For fiscal year 2018, retail and wholesale revenue from China comprised 74% of Alibaba’s total revenue, compared to just 8% for international retail and wholesale revenue. The company’s retail marketplace boasts as many as 552 million active annual China-based consumers and recognized $768 billion in gross merchandise volume transactions in fiscal year 2018, a year-over-year increase of 28% compared to an increase of 22% for fiscal year 2017. (To read more, see: Global Expansion More Crucial for Amazon Than Alibaba.)

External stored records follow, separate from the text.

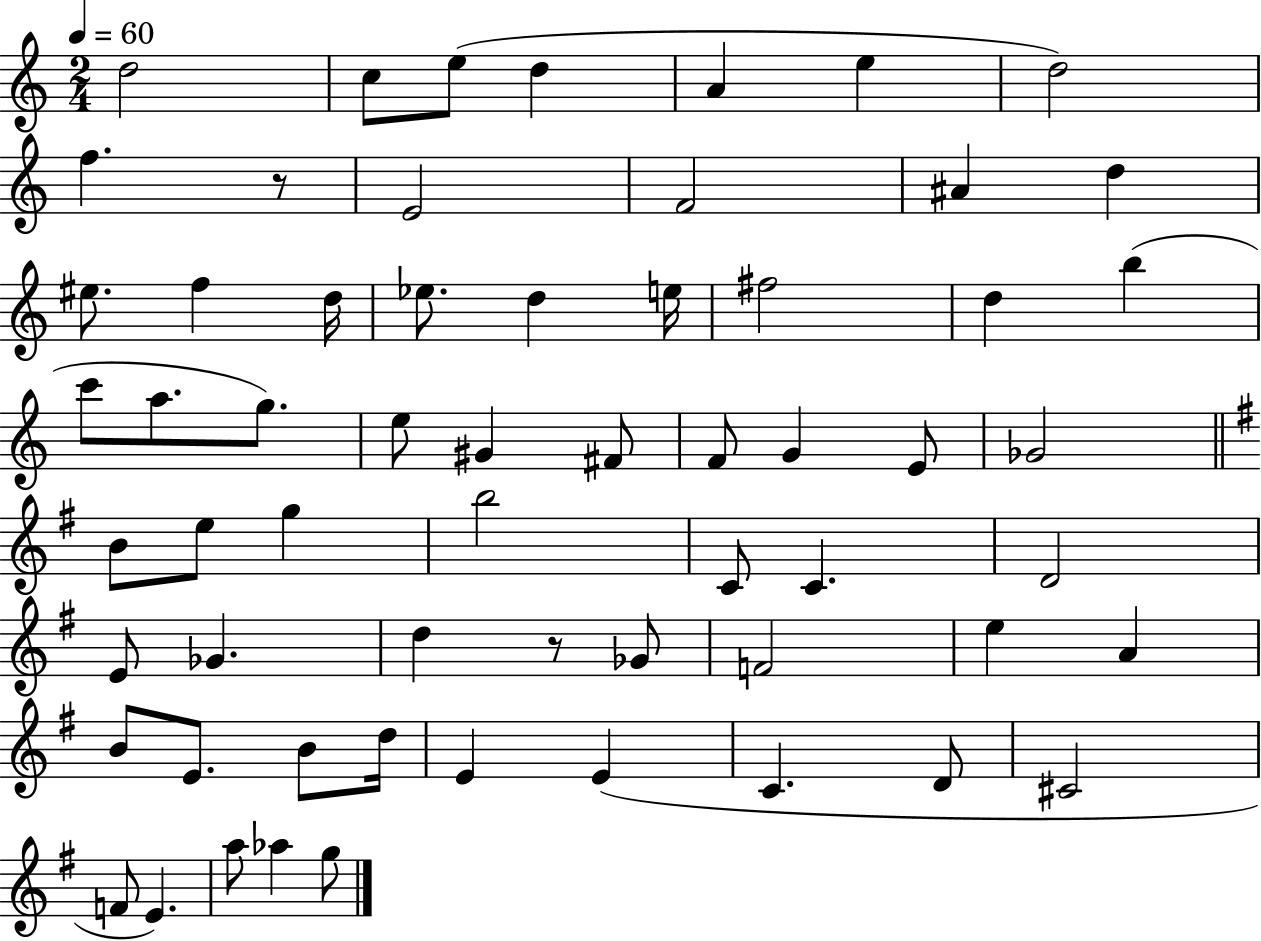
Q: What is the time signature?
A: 2/4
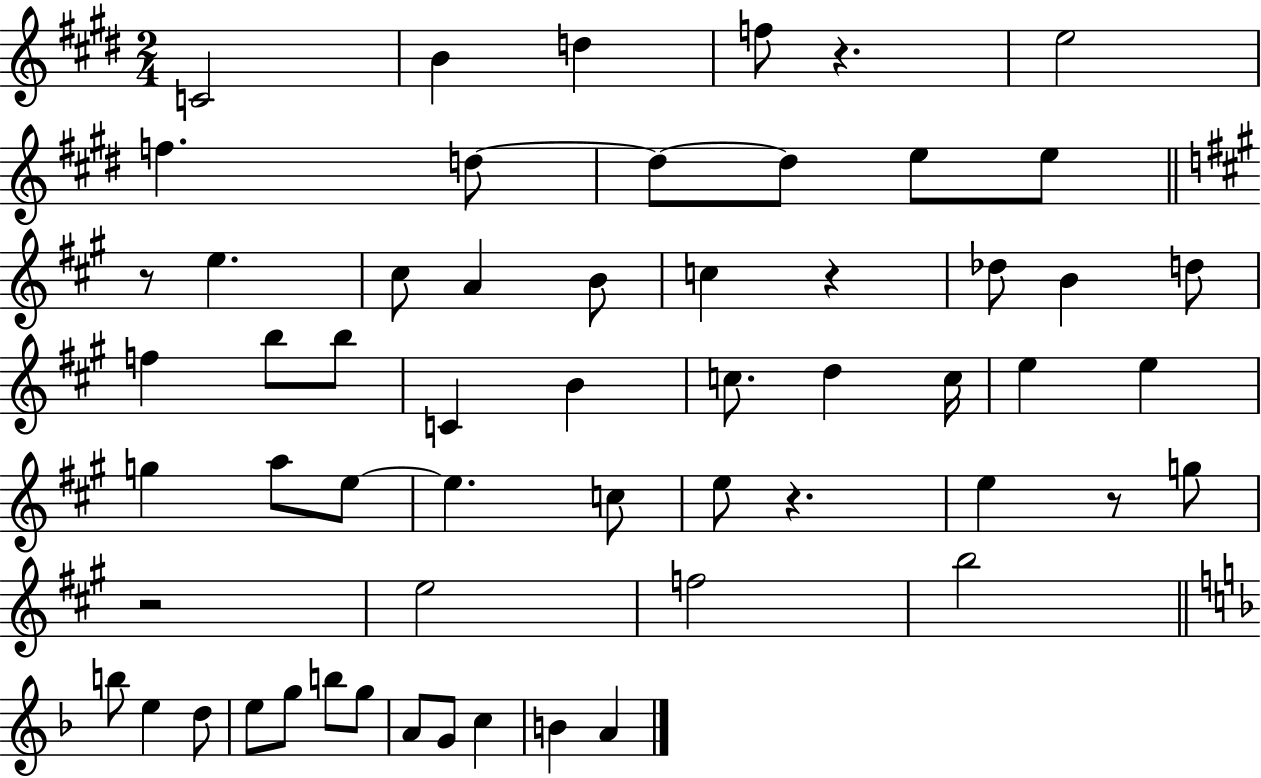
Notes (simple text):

C4/h B4/q D5/q F5/e R/q. E5/h F5/q. D5/e D5/e D5/e E5/e E5/e R/e E5/q. C#5/e A4/q B4/e C5/q R/q Db5/e B4/q D5/e F5/q B5/e B5/e C4/q B4/q C5/e. D5/q C5/s E5/q E5/q G5/q A5/e E5/e E5/q. C5/e E5/e R/q. E5/q R/e G5/e R/h E5/h F5/h B5/h B5/e E5/q D5/e E5/e G5/e B5/e G5/e A4/e G4/e C5/q B4/q A4/q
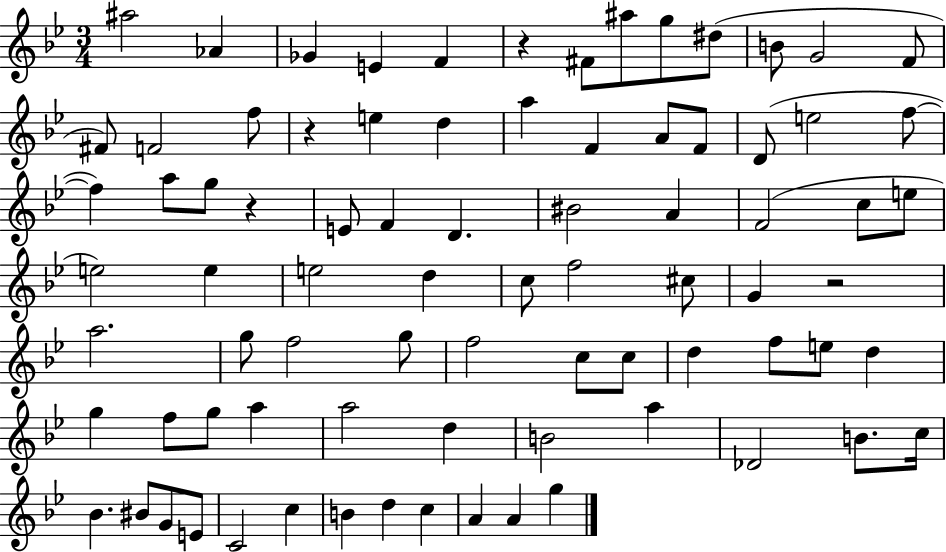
{
  \clef treble
  \numericTimeSignature
  \time 3/4
  \key bes \major
  \repeat volta 2 { ais''2 aes'4 | ges'4 e'4 f'4 | r4 fis'8 ais''8 g''8 dis''8( | b'8 g'2 f'8 | \break fis'8) f'2 f''8 | r4 e''4 d''4 | a''4 f'4 a'8 f'8 | d'8( e''2 f''8~~ | \break f''4) a''8 g''8 r4 | e'8 f'4 d'4. | bis'2 a'4 | f'2( c''8 e''8 | \break e''2) e''4 | e''2 d''4 | c''8 f''2 cis''8 | g'4 r2 | \break a''2. | g''8 f''2 g''8 | f''2 c''8 c''8 | d''4 f''8 e''8 d''4 | \break g''4 f''8 g''8 a''4 | a''2 d''4 | b'2 a''4 | des'2 b'8. c''16 | \break bes'4. bis'8 g'8 e'8 | c'2 c''4 | b'4 d''4 c''4 | a'4 a'4 g''4 | \break } \bar "|."
}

Domestic and Cloud Growth Opportunities
Alibaba’s cloud-computing business, which brought in 5% of the company’s total revenue in fiscal year 2018, saw year-over-year growth of 101%. In a call with analysts in mid-spring, Maggie Wu, the company’s chief financial officer indicated that both commerce and the cloud business would lead revenue growth over the next fiscal year.
Considering the under-built nature of China’s physical retail infrastructure, especially in smaller cities, Alibaba’s brick-and-mortar retail and wholesale sites also provide ample opportunity for future growth. Over the past three years the company has been grabbing up stakes in grocers and electronics chains, including electronics retailer Suning, Intime Retail and Sun Art, one of China’s largest grocery chains.
Meanwhile, Alibaba is also building its own chain of stores called Hema Xiansheng, which offers customers a combination of a fresh-food market, a restaurant and home delivery facilities. While helping the company grab a slice of the 84% of China’s physical goods sales that still take place offline, these brick-and-mortar sites also create more points of contact with customers, allowing them to amass even more amounts of user data, according to the New York Times. (To read more, see: Is Alibaba Trying to Take Over Food Delivery, Too?)
Southeast Asian Expansion
It’s also not just in China that Alibaba is expanding. The company recently doubled its investment in Southeast Asia, investing another $2 billion in its Singapore-based e-commerce subsidiary Lazada Group, which sells products ranging form lipstick, carwax and instant coffee to smartphones, according to the Wall Street Journal.
Southeast Asia is home to a population of around 600 million and its e-commerce market has grown by an annual rate of more than 40% since 2015, bringing in $10.9 billion in revenue in 2017. By 2025, the market is expected to grow to $88.1 billion.